1Division of Mathematics and Big Data Science, Daegu University
Correspondence to: This research was supported by the Daegu University, 2019.
1 Professor, Division of Mathmatics and Big Data Science, Daegu University, Gyeongbuk 38453, Korea.
E-mail: jtkim@daegu.ac.kr
Received March 31, 2021; Revised June 21, 2021; Accepted June 29, 2021.

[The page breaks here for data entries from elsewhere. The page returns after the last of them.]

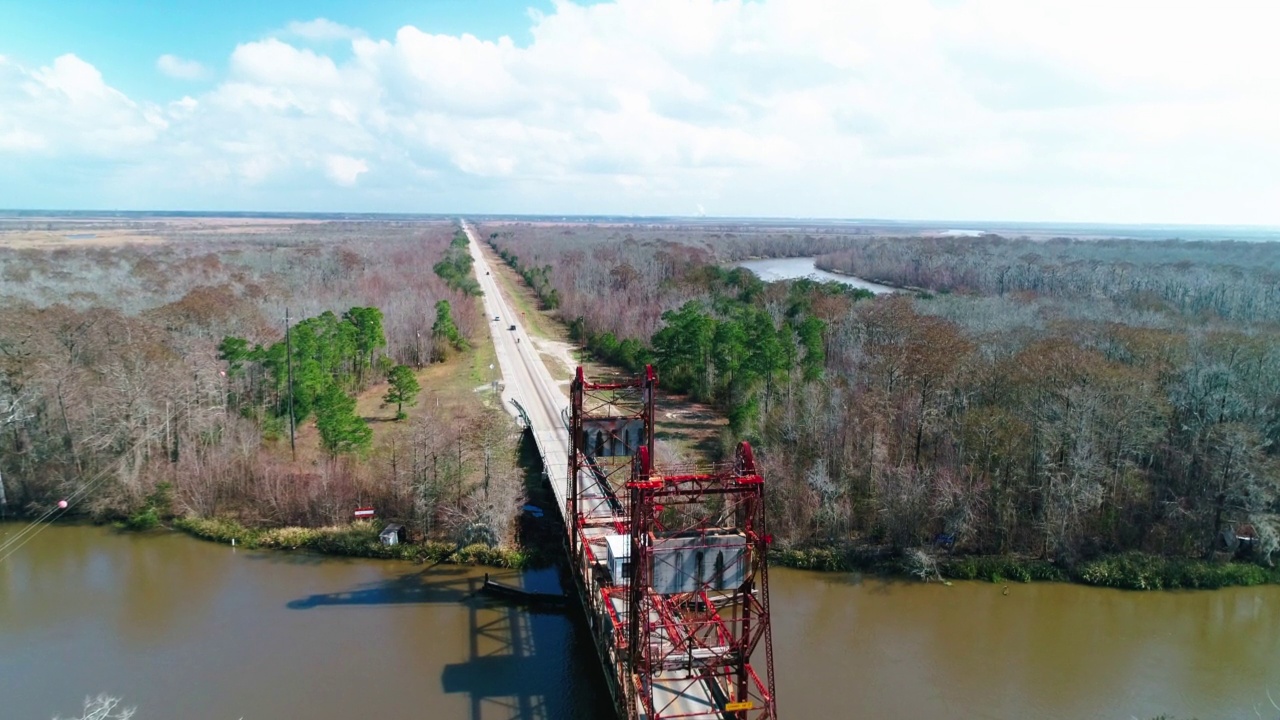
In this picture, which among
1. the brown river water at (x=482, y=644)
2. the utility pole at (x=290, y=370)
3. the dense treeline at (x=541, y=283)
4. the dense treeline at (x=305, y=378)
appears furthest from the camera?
the dense treeline at (x=541, y=283)

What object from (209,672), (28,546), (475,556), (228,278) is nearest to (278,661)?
(209,672)

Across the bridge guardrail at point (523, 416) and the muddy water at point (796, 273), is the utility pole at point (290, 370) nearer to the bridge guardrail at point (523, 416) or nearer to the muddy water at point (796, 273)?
the bridge guardrail at point (523, 416)

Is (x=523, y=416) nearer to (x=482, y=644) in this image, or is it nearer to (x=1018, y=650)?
(x=482, y=644)

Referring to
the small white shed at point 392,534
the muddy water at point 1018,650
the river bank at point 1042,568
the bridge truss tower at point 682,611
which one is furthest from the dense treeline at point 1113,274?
the small white shed at point 392,534

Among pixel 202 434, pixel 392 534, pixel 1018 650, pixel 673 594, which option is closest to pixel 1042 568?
pixel 1018 650

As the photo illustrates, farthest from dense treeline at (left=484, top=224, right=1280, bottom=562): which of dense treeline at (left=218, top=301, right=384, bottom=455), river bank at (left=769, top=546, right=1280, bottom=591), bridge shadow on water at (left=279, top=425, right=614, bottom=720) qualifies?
dense treeline at (left=218, top=301, right=384, bottom=455)

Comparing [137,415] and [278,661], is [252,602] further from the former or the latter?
[137,415]

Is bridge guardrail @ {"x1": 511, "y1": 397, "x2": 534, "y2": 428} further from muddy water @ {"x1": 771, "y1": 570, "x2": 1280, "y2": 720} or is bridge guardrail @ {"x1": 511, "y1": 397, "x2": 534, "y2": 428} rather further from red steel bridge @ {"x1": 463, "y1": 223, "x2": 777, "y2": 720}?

This is an Open Access article distributed under the terms of the Creative Commons Attribution Non-Commercial License (http://creativecommons.org/licenses/by-nc/3.0) which permits unrestricted non-commercial use, distribution, and reproduction in any medium, provided the original work is properly cited.
Abstract
The purpose of this study is to infer the difference in the population ratio by gender between men and women in the metropolitan area, non-metropolitan area and local government of South Korea’s resident registration population 80 years later, until December 2100. And it’s to show how serious the gender difference is. The seriousness of the gender disparity and gender disparity in the metropolitan area and non-metropolitan area shown in the inference results of this study will have a very adverse effect on balanced regional development. The female population continues to grow, peaking at 25,987,994 in 2020. However, after peaking at 25,866,129 in 2018, the male population declined to 25,841,029 in 2020. In 2100, the female population in the non-metropolitan area will increase by 321,000, and the female population in the metropolitan area will be 1,889,000 more than the male population. In conclusion, South Korea’s population deadcross phenomenon is influenced by the rapid decrease of the male population than the rate of increase of the female population, and the centralization phenomenon in the metropolitan area and the gender inequality in the metropolitan area and non-metropolitan area will become more serious.
Keywords : Linear model, metropolitan, population, prediction.